**Task prompt**
In the entries that follow, the lines from the line containing "Boiron Single Remedies" up to and including the line containing "AMBIA-LINE by Blum Bottle Set | Silk White" must be copied exactly, with pictures omitted.
-- Dataset follows --
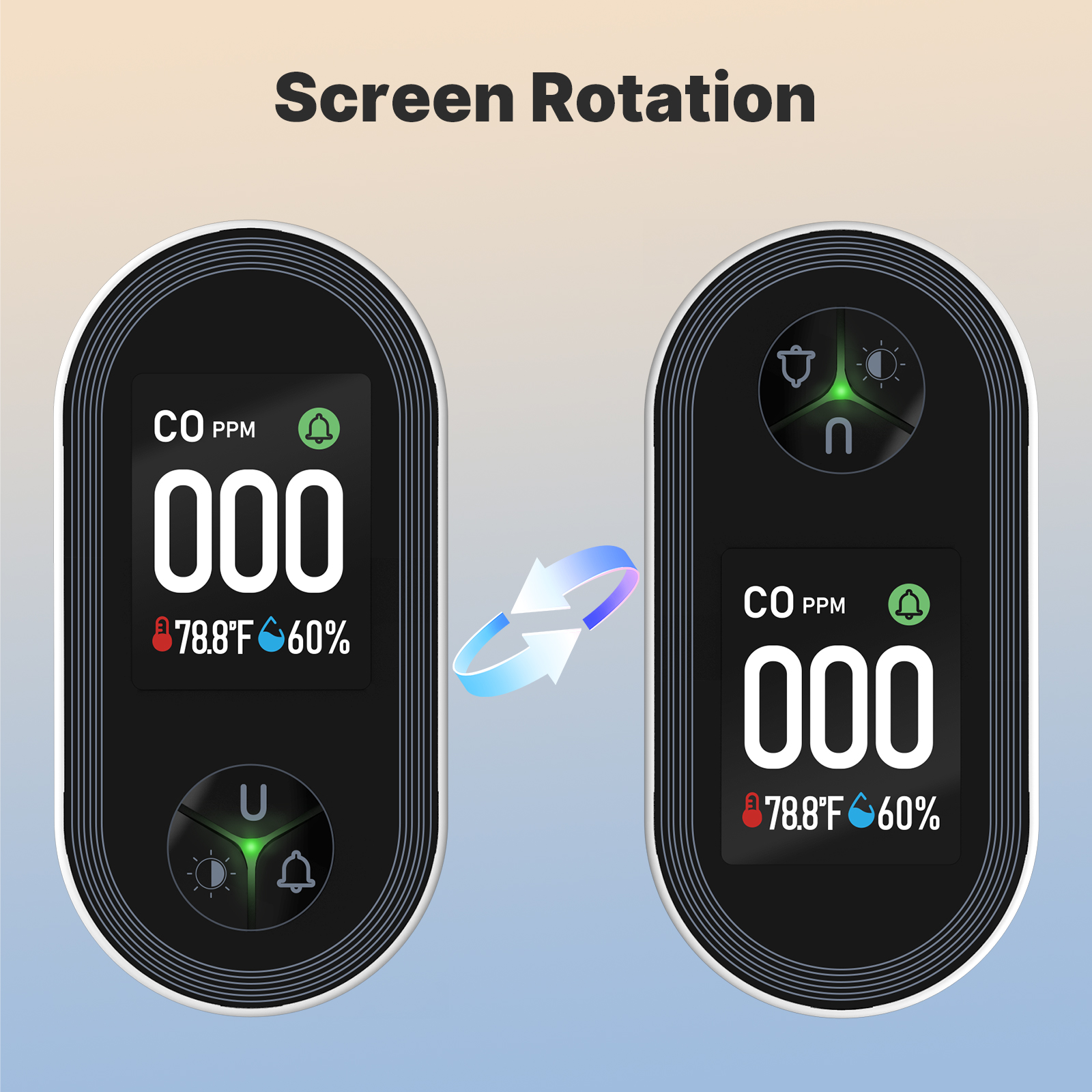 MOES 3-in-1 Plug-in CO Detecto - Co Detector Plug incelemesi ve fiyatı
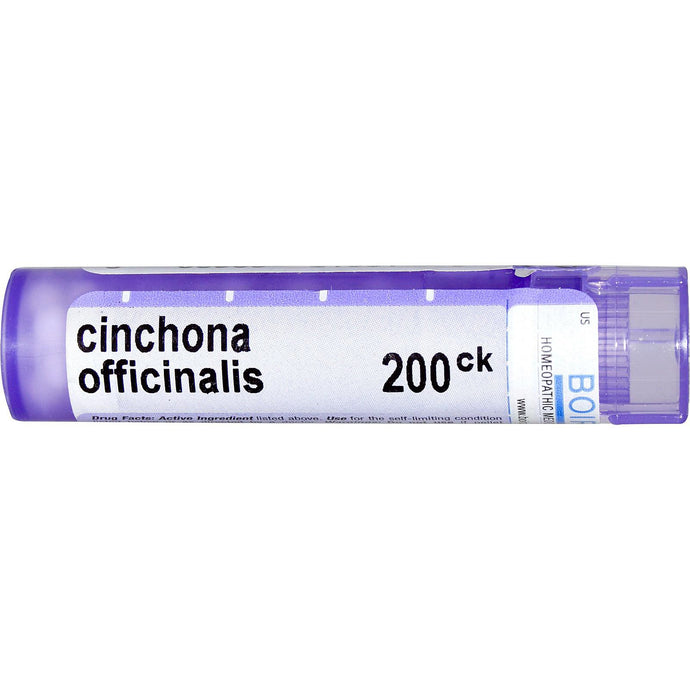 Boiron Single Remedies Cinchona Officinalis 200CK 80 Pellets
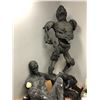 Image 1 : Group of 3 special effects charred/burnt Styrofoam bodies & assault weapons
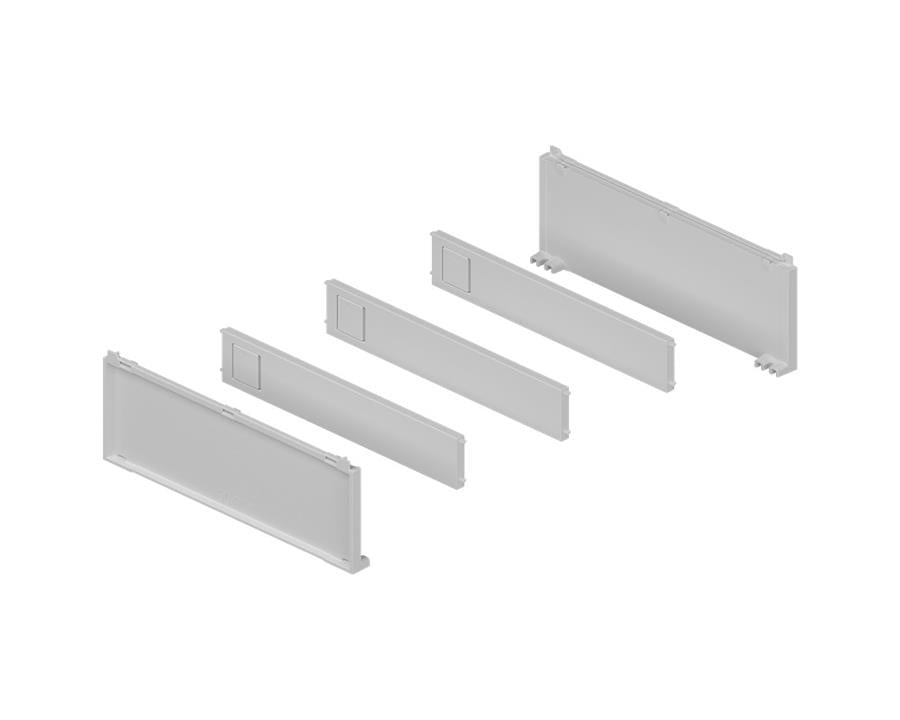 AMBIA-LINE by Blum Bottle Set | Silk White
-- Dataset concluded --
-- Dataset follows --
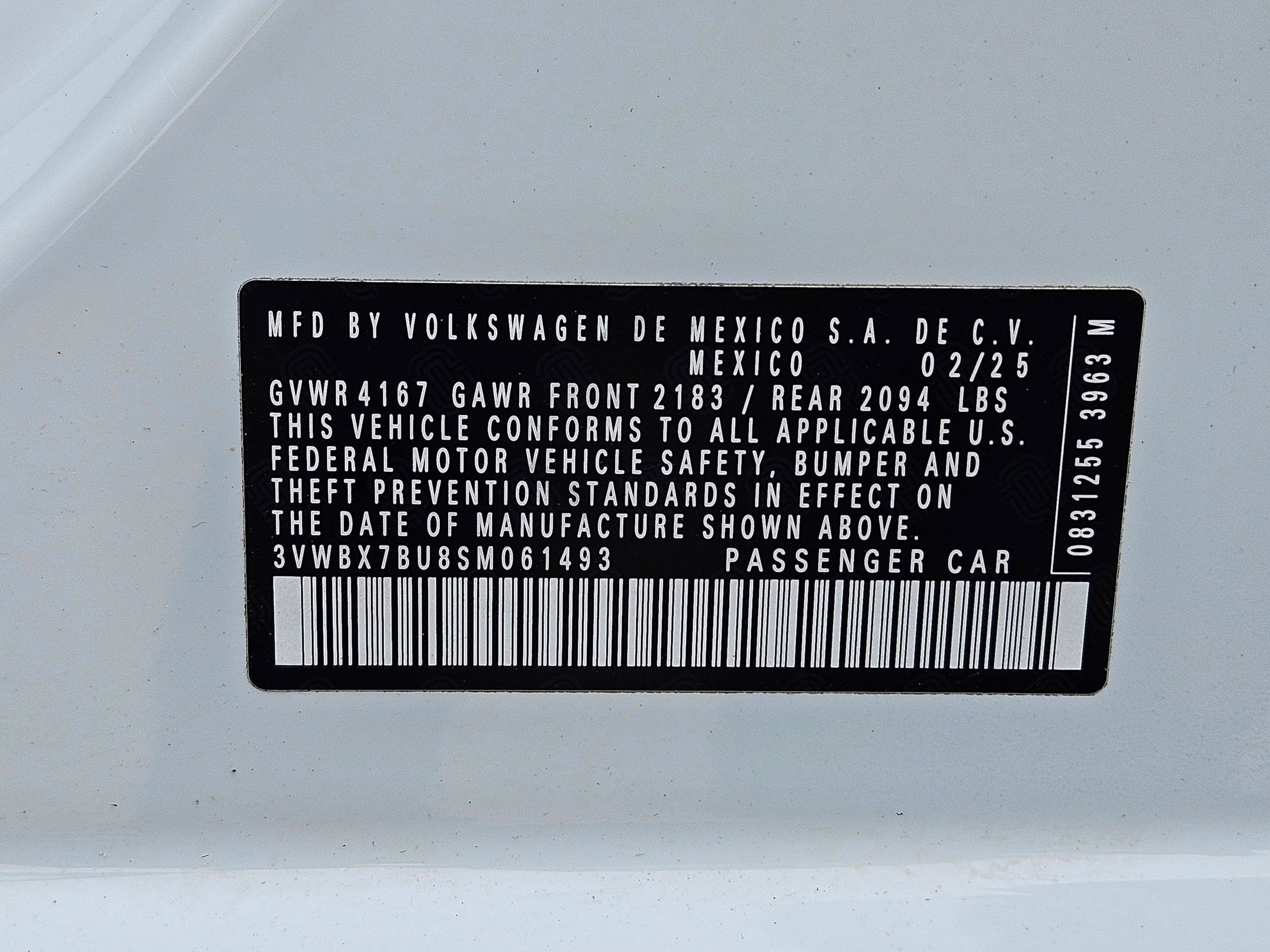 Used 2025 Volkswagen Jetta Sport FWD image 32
-- Dataset concluded --
-- Dataset follows --
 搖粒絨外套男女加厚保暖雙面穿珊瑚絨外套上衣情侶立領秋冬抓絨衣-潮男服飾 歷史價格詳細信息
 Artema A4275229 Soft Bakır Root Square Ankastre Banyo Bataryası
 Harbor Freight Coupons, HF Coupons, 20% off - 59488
-- Dataset concluded --
**The answer**
 Boiron Single Remedies Cinchona Officinalis 200CK 80 Pellets
 Image 1 : Group of 3 special effects charred/burnt Styrofoam bodies & assault weapons
 AMBIA-LINE by Blum Bottle Set | Silk White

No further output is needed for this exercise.